Anyone who has a child with ADHD knows that they can present unique difficulties when parenting. The research backs this up: Families with ADHD report more conflict than families without, and parents of children with ADHD are often less confident in their ability to regulate their children (Park et al., 2017; Weyers et al., 2019). I knew this dynamic to be true in my own family. My brother has been diagnosed with ADHD since he was 7 years old, but the frequent battles between himself and my parents have been present in our home for as long as we can remember. Given that ADHD is a heritable disorder, there is a running joke in our family as to who is responsible for passing it down to my brother. Although made in jest, it sparked a personal interest in how ADHD has manifested itself in my family lineage, and how parenting with potentially undiagnosed ADHD may have exacerbated the tension between my brother and my parents.
Cut to today, I currently research parent-child relationship dynamics for children with ADHD, specifically in a school context. Much of the literature on these topics mirrored my own experience with my brother, both as a witness to the conflict at home and regarding my parents’ experience navigating the school system. The research almost seemed unanimous in their conclusions that ADHD always serves as a deficit to both parent and child, regardless of who is diagnosed. However, during my search, I came across the Similarity-Fit hypothesis. In their seminal paper, Psychogiou et al. (2007) discovered that in parent-child dyads where both members had ADHD, the relationship quality was somewhat improved compared to dyads where only one member displayed ADHD symptoms. This finding has been replicated in other research, especially among dyads where the parent has especially high symptom severity (Griggs & Mikami, 2011; Johnston et al., 2012; Psychogiou et al., 2008).
The authors’ explanation for this phenomenon can be traced back to the amount of empathy the ADHD parent has for their ADHD child. The theory posits that the reason parent and child can avoid increased conflict is because there is a shared understanding of each other’s minds. Especially for parents with severe ADHD, they are more likely to extend empathy to their child during times of high stress, regardless of the symptom severity of the child (Johnston et al., 2012). This is not to say that neurotypical parents don’t have empathy for their children with ADHD, but having lived experience of what they are going through every day seems to make it easier to overlook certain deficits. As a result, when parents’ ADHD symptom severity is similar to their child’s symptom severity, the shared understanding between them ameliorates the frequency of conflict and improves the closeness between parent and child.

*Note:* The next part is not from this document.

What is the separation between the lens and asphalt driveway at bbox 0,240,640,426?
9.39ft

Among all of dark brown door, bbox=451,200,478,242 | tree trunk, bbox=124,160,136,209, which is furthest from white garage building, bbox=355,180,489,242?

These findings stood in contrast to just about everything I thought I knew about parent-child relationships with ADHD. It led me to re-evaluate the existing literature through a new lens: If we are to investigate ADHD in children in the context of relationship dynamics, it is potentially negligent to omit parent symptom severity when making conclusions as to how ADHD affects the relationship. Even more so, it made me re-evaluate my family’s dynamic. For parent-child dyads where both share an ADHD diagnosis and where there is high conflict, researchers refer to this as a similarity-misfit. That is, the symptoms of one member tend to worsen the symptoms of the other, resulting in increased conflict, which then leads to a more severe presentation of symptoms, and so on… This dynamic may be more likely to be present when the parent is undiagnosed and the child has moderate to severe ADHD. It appears in my own family there is a case of a similarity-misfit between parent and child. Regardless of fitness or mis-fitness, just having an awareness of what drives conflict between parent and child has led to a more accurate understanding of one another within my family.
40-55% of children with ADHD also have a parent with the disorder (Smalley et al., 2000). However, one wonders if there is a generational divide at play hidden in this statistic. Rates of ADHD diagnosis are rising (Abdelnour et al., 2022), and more and more women and girls are being diagnosed as we continue to understand how ADHD presents itself depending on gender. Perhaps a significant proportion of the current generation of parents of children with ADHD are simply undiagnosed. The socio-historical landscape these parents grew up in was less likely to acknowledge ADHD unless it was obvious. I am hopeful that future generations of parents with ADHD will be more inclined to extend empathy to their neurodivergent children because they will have a better understanding of themselves and their minds. Ideally, this shift can help us reframe ADHD as having potential benefits to family life, rather than always being a deficit.